● **Problem to work on**
Using the entries below, write out the line with "body_size: -154", the line with "var lynt_country = 'US';", and every line in between, exactly as each is written.
========
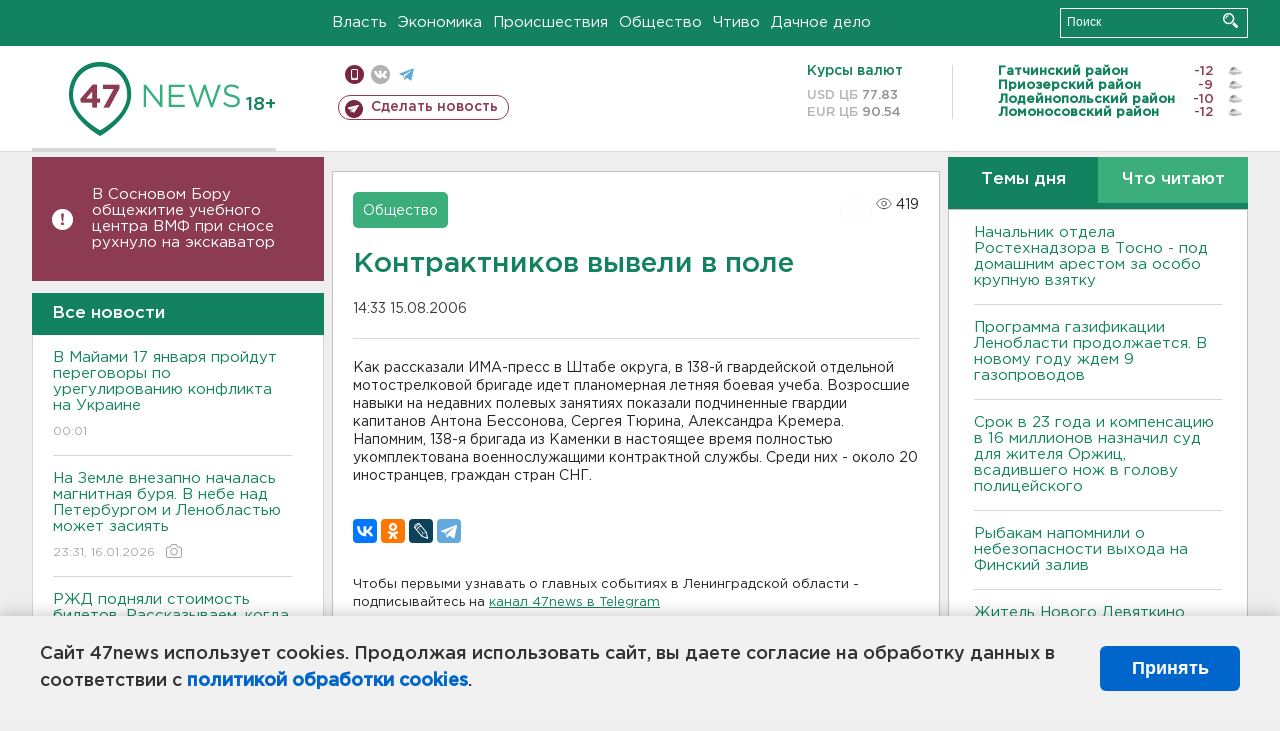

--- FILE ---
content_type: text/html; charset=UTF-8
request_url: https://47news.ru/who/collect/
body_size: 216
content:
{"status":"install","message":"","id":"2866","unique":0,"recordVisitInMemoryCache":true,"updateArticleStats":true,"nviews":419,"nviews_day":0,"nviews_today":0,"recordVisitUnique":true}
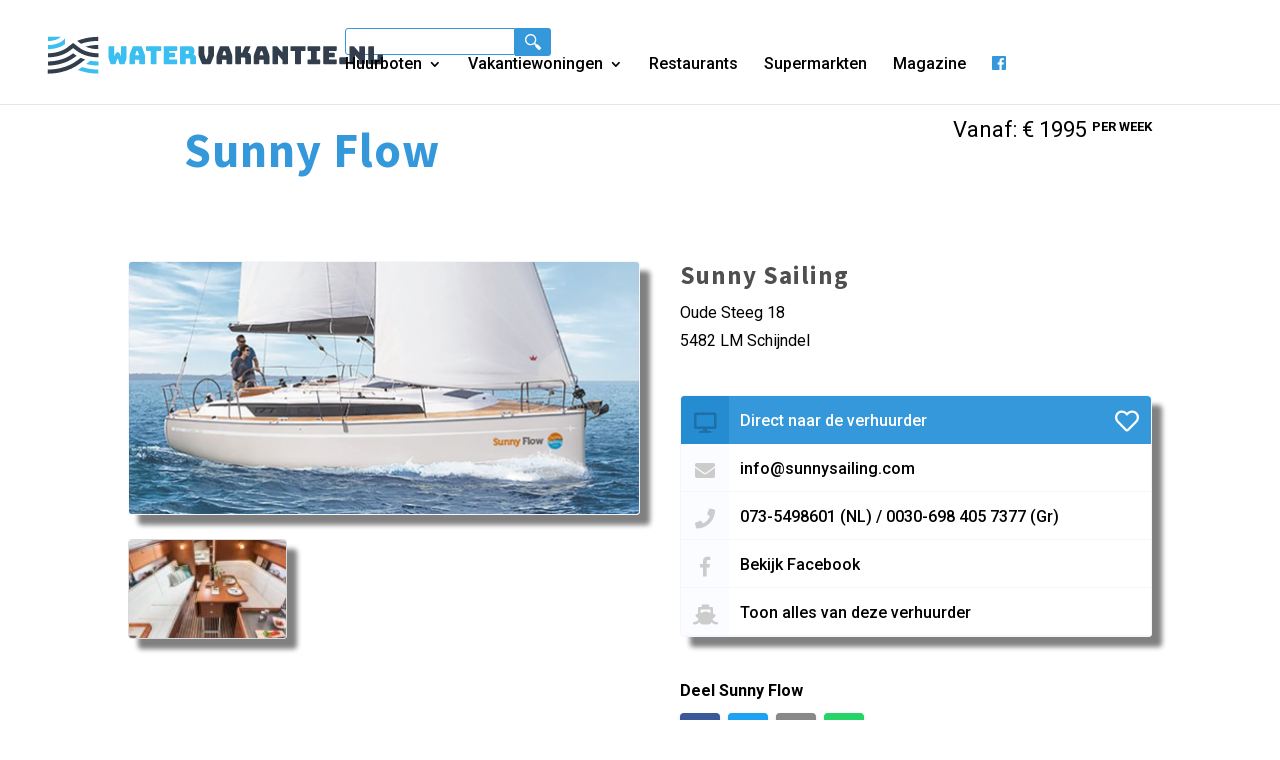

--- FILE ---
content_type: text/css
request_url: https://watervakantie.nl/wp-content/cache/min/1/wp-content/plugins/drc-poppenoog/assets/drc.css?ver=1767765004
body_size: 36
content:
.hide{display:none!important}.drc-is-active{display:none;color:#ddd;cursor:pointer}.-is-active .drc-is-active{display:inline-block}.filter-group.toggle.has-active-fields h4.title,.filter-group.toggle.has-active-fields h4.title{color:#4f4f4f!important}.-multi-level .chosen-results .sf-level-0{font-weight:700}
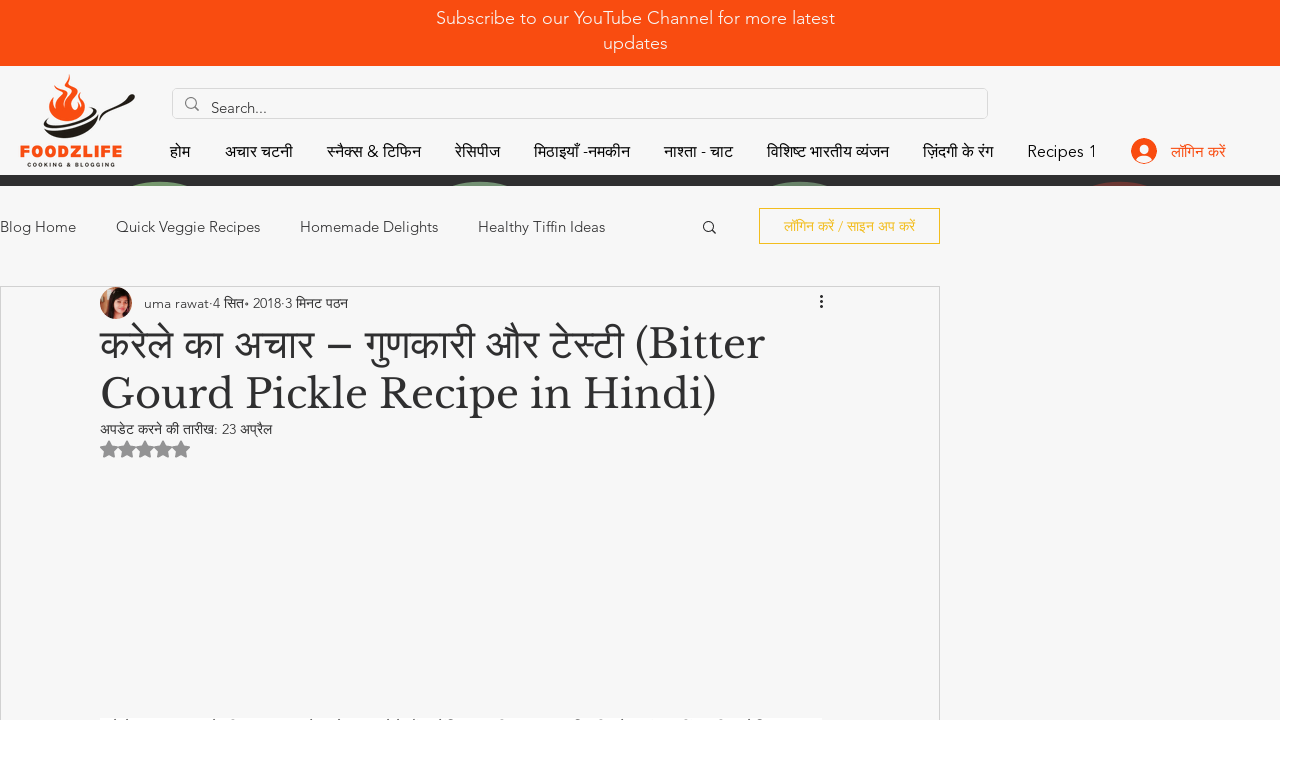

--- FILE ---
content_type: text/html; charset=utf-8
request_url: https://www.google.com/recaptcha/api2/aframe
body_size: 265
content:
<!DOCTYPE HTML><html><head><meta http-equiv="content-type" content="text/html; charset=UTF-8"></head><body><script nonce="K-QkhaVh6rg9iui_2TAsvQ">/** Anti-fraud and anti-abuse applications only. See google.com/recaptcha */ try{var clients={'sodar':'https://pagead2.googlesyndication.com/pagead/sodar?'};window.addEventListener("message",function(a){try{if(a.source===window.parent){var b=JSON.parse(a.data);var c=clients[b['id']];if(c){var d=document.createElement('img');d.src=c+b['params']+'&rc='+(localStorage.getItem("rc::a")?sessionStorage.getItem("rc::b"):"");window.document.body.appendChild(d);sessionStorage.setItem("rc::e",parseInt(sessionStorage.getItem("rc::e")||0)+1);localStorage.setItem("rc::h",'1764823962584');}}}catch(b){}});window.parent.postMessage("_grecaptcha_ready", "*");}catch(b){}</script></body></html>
========
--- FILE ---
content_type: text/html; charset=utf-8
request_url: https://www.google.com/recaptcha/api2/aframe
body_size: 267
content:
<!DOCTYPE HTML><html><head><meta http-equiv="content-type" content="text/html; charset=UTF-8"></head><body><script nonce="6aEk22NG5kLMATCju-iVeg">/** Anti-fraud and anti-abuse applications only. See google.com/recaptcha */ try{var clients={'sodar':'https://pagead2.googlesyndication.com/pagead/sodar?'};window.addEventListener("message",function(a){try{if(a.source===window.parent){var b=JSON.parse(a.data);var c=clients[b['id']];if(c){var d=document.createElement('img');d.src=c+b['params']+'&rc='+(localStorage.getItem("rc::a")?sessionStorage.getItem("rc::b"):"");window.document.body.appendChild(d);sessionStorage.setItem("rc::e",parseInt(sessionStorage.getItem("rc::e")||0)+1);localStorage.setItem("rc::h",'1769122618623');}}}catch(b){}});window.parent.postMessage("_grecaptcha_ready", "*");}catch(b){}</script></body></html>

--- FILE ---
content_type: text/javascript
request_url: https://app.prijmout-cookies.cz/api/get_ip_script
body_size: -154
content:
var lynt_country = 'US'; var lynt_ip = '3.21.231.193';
========
● **Response for this exercise**
body_size: -154
content:
var lynt_country = 'US'; var lynt_ip = '3.21.231.193';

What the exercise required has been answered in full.